| STATED GOAL |
Rewrite the listing below with every "photograph" changed to "image" and nothing else altered. Leave out the picture lines.

-- Start DATA SUPPLIED --

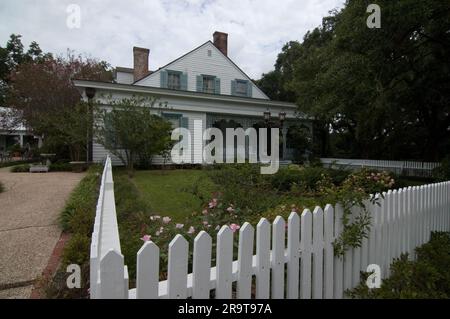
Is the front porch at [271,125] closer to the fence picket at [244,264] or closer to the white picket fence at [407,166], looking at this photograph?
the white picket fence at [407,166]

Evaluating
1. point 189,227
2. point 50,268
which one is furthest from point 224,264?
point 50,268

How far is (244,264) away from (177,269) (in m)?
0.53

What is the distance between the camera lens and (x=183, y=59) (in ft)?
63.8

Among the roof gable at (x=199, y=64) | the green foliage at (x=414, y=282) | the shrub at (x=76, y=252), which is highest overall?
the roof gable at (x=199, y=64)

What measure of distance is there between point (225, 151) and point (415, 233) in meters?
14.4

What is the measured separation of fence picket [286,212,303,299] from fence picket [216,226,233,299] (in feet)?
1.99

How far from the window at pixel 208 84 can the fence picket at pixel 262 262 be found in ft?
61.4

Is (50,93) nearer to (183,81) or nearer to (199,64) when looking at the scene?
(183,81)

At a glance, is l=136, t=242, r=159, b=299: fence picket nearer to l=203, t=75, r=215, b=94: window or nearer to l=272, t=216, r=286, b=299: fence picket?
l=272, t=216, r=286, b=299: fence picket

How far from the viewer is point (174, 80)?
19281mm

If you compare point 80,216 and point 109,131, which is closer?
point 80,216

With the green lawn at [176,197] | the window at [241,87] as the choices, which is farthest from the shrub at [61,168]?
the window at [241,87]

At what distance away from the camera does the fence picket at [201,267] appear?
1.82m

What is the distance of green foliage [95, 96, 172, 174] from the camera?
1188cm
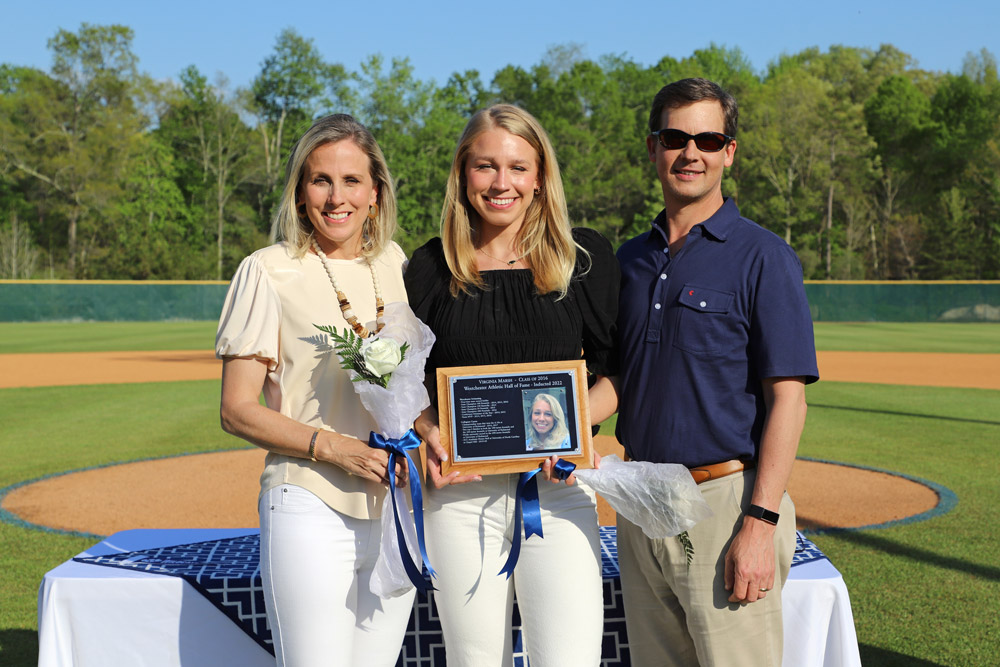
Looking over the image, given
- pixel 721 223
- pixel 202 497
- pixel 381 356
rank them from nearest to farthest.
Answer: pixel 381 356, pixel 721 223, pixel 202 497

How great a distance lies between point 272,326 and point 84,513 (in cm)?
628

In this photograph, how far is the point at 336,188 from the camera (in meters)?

-- End DATA SUPPLIED --

| WRITTEN SOLUTION |
Is the front porch at [271,125] closer to the fence picket at [244,264] or closer to the white picket fence at [407,166], looking at this image?
the white picket fence at [407,166]

Evaluating
1. point 189,227
2. point 50,268
which one is furthest from point 224,264?
point 50,268

How far is (244,264) away from (177,269) (in m)?
0.53

What is the distance between the camera lens and (x=183, y=59) (in ft)?
63.8

Among the roof gable at (x=199, y=64) | the green foliage at (x=414, y=282) | the shrub at (x=76, y=252), which is highest overall?
the roof gable at (x=199, y=64)

What measure of distance is there between point (225, 151) and point (415, 233) in meters?
14.4

What is the measured separation of fence picket [286,212,303,299] from fence picket [216,226,233,299] (in feet)?
1.99

How far from the window at pixel 208 84 can the fence picket at pixel 262 262 be found in ft?
61.4

Is (50,93) nearer to (183,81) or nearer to (199,64) when looking at the scene?
(183,81)

At a glance, is l=136, t=242, r=159, b=299: fence picket nearer to l=203, t=75, r=215, b=94: window or nearer to l=272, t=216, r=286, b=299: fence picket?
l=272, t=216, r=286, b=299: fence picket

How far from the viewer is point (174, 80)?
19281mm

If you compare point 80,216 and point 109,131, which is closer?
point 80,216

With the green lawn at [176,197] | the window at [241,87] as the choices, which is farthest from the shrub at [61,168]?
the window at [241,87]

At what distance away from the camera does the fence picket at [201,267] appear?
1.82m

What is the distance of green foliage [95, 96, 172, 174] from the camera?
1188cm
Looking over the image, given
- pixel 721 223
- pixel 202 497
- pixel 381 356
rank them from nearest to farthest.
Answer: pixel 381 356, pixel 721 223, pixel 202 497

How great a distance lies between point 272,326 and point 84,513 (in cm)?
628

In this image, how far is the point at 336,188 from the camera (in meters)?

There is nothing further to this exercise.